Nuclear plant outages this week were still running well above last year and the five-year average, and should add some demand for gas since plants burning gas typically come into service, if needed, to replace missing nuclear generation.

But some traders caution that if gas prices move much higher, towards the $4 level, they could increase supply by encouraging producers to hook up more wells and dampen demand by making gas less competitive with coal for power generation.

Technical traders also said that Friday’s settle below support at $3.60, an area of previous resistance, could turn the chart picture bearish, but most needed to see another lower close on Monday for confirmation.

Sandy knocked out power last week to nearly 8.5 million customers and cut demand for gas used to generate electricity by up to 1 billion cubic feet per day. But power outages early Monday had been cut to about 1.3 million.

After some chilly weather for the eastern half of the nation for the next few days, private forecaster MDA EarthSat expects temperatures to average normal or above normal in its six- to 10-day and 11- to 15-day outlooks.


Baker Hughes data on Friday showed that the gas-directed rig count rose last week by eight to 424 after posting a 13-year low the previous week.

While the gas rig count has gained only 10 times this year, four of those gains have occurred in the last seven weeks, stirring concerns that the recent uptick in gas prices might be encouraging producers to increase supply.

Still, drilling for natural gas has been in decline for most of the last year, with gas rigs falling some 55 percent since peaking at 936 in October 2011. The problem is that production, so far, has not shown any significant signs of slowing.

(Rig graphic: )

The associated gas produced from more-profitable shale oil and shale gas liquids wells has kept gas flowing this year at or near a record pace.

Traders were waiting for the U.S. Energy Information Administration’s short-term energy outlook on Tuesday, looking for the agency’s latest estimates on gas supply and demand.

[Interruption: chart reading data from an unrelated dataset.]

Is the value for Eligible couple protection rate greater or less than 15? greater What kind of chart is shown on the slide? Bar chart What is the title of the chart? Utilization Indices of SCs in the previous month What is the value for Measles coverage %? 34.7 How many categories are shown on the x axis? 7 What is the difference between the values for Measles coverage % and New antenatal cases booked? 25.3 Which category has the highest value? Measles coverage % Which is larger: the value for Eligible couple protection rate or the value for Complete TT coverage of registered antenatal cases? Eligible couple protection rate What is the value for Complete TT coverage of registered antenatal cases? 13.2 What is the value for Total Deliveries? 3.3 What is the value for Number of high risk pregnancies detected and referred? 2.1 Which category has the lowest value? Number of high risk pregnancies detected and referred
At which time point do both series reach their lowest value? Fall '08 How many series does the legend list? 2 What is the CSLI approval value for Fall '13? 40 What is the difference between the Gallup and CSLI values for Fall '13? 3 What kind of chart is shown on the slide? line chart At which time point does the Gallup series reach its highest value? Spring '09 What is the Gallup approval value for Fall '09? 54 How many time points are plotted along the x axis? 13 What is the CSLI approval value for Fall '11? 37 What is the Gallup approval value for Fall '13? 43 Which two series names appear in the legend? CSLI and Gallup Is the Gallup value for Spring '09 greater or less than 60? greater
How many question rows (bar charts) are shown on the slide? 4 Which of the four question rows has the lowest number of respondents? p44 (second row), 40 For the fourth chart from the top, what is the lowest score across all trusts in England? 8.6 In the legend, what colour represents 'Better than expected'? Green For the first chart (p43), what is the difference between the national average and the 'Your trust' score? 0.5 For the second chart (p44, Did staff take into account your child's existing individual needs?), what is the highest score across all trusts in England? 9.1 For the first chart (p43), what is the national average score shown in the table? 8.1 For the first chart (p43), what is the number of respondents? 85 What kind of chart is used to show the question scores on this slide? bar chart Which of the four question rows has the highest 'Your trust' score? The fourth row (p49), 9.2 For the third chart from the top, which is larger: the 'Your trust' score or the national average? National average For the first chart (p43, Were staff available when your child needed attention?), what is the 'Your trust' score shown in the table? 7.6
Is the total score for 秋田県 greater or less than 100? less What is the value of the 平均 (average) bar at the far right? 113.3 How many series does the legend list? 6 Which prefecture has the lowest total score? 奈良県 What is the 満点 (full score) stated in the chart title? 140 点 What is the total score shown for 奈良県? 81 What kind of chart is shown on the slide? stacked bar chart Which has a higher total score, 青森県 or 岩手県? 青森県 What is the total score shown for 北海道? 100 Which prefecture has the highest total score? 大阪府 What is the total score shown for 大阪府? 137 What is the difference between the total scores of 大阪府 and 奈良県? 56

EIA data last week showed domestic gas inventories for the week ended October 26 had climbed to 3.908 trillion cubic feet, easily eclipsing the previous record high of 3.852 tcf hit last November.

(Storage graphic: )

Based on recent weather forecasts, traders expect one or two more weekly inventory builds to drive storage further into record territory, peaking just shy of 3.95 tcf before winter withdrawals begin.

Early injection estimates for Thursday’s EIA storage report range from 15 bcf to 40 bcf. Last year during that week, stocks rose 48 bcf, while the five-year average is 36 bcf.

While a huge inventory overhang, which peaked in late March at nearly 900 bcf, has been cut by 85 percent, storage is 92 percent full and should provide a comfortable cushion to meet any spikes in demand or unexpected disruptions in supply.